Venlafaxineの過量摂取では、鎮静、洞性頻脈, 痙攣, 低血圧, 高血圧、diaphoresis, hyponatremia, and セロトニン症候群.146,147心房細動を引き起こしうるQTc延長などの不整脈も報告されている。.133 TCAs同様、これらはinfusion of sodium bicarbonateによるものである。133
しかしながら、venlafaxine (単独または他の薬との併用時)の過量摂取による死亡例の報告は、多くはセロトニン症候群によるものである148,149。

ミルナシプランには致命的な副作用はない。

Duloxetineの過量摂取に関するデータは、いまのところない

Conclusion
SNRIsには3種類あるが、現在データの蓄積があるのはvenlafaxineのみ。ほかの2種類については、少ないながら報告されたデータを見る限りではvenlafaxine とは非常に異なった性格を持つ薬であり、「同じSNRIs」とひとくくりにして理解するのは危険である。
(注:構造式が全く違う)
抗うつ効果という点では、venlafaxineのデータからは、SNRIs の方がSSRIs のようなsingle-action antidepressantsよりも、効果があるといえる。この傾向はミルナシプランとduloxetineのデータによっても支持される。TCAs, mirtazapineなどの他のdual-action antidepressants154の研究からも、dual actionの薬剤の方が、single-actionよりも効果があるという仮説と矛盾しない。

抗うつ薬の効果を計る目安としてうつ病 の改善度が使われるが、臨床的ではない。重症の患者は「50% の改善を得た」と表現されるだろうが、実際はまだ臨床上問題になるような症状が多く残ったままである。
症状が残ったままの患者は、そうでない患者に比べ3倍の確率で再発する156。

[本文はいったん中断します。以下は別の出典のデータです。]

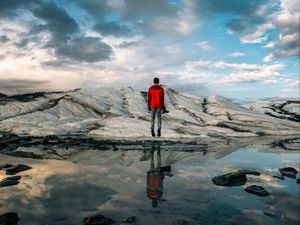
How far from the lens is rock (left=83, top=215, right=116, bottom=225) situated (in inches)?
197

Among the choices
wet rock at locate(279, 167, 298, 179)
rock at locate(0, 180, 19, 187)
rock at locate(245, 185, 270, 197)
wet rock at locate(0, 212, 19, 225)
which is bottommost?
wet rock at locate(279, 167, 298, 179)

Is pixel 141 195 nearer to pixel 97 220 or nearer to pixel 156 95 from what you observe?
pixel 97 220

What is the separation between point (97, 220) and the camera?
5043 mm

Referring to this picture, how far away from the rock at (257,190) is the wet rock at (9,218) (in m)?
4.65

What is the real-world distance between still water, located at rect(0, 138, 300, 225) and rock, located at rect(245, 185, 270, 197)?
0.12 meters

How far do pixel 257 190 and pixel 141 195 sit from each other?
252 cm

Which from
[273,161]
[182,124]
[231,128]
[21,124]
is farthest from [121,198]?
[231,128]

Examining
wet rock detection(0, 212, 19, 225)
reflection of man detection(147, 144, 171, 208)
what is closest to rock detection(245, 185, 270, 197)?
reflection of man detection(147, 144, 171, 208)

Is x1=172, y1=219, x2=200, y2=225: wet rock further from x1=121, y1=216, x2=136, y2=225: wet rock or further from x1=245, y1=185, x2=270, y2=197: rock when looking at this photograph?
x1=245, y1=185, x2=270, y2=197: rock

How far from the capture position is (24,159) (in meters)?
11.0

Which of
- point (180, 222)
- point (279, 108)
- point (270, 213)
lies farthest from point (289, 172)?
point (279, 108)

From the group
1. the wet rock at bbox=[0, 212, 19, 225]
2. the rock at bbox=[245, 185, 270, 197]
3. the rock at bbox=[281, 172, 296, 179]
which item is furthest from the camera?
the rock at bbox=[281, 172, 296, 179]

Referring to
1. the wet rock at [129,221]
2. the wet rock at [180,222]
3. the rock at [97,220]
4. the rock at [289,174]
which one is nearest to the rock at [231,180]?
the rock at [289,174]

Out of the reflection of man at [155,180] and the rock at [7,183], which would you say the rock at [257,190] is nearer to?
the reflection of man at [155,180]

現在の抗うつ薬に求められるのは、(中途半端な改善ではなく)完全で永続的な寛解である。このためには、うつ病に随伴する身体化症状や疼痛などのすべての症状に効果を発揮する抗うつ薬が開発されることである。

ほとんどの研究では、SSRIsは神経因性疼痛やうつ病の身体化によって生じる痛みに有効ではないと報告している。対称的に3種のSNRIsは慢性疼痛やうつ病の身体化によって生じる痛みに有効である。